▸ Exercise instructions:
Where a picture occurs in the data, omit it, and copy all remaining data exactly.

▸ Given data:
=== Section Start ===

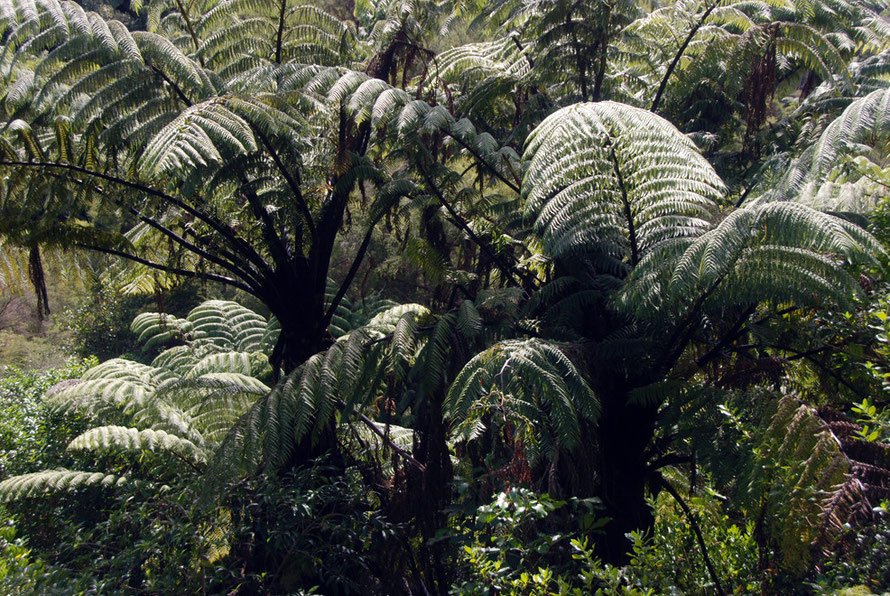Close up of tree ferns on the Wainui Falls Walk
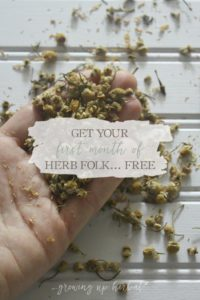 Get Your First Month of Herb Folk For FREE! | Growing Up Herbal | Herb Folk is an exclusive membership site dedicated to helping herbal-minded folks learn about and use herbs through the study and use of one herb a month. Get your first month FREE!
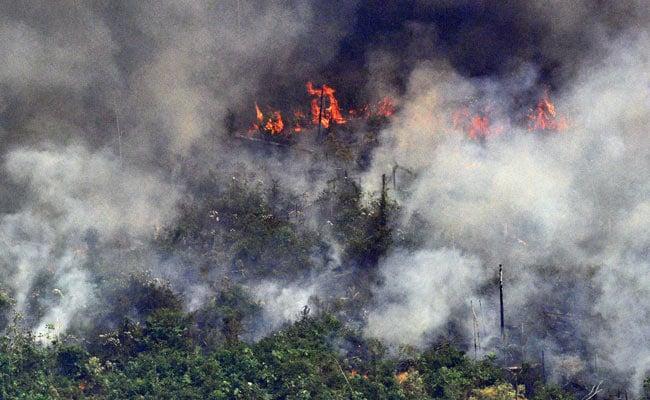 Donald Trump, Boris Johnson Offer Help As Fires Scorching Amazon Grow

=== Section End ===

▸ Written solution:
Close up of tree ferns on the Wainui Falls Walk
 Get Your First Month of Herb Folk For FREE! | Growing Up Herbal | Herb Folk is an exclusive membership site dedicated to helping herbal-minded folks learn about and use herbs through the study and use of one herb a month. Get your first month FREE!
 Donald Trump, Boris Johnson Offer Help As Fires Scorching Amazon Grow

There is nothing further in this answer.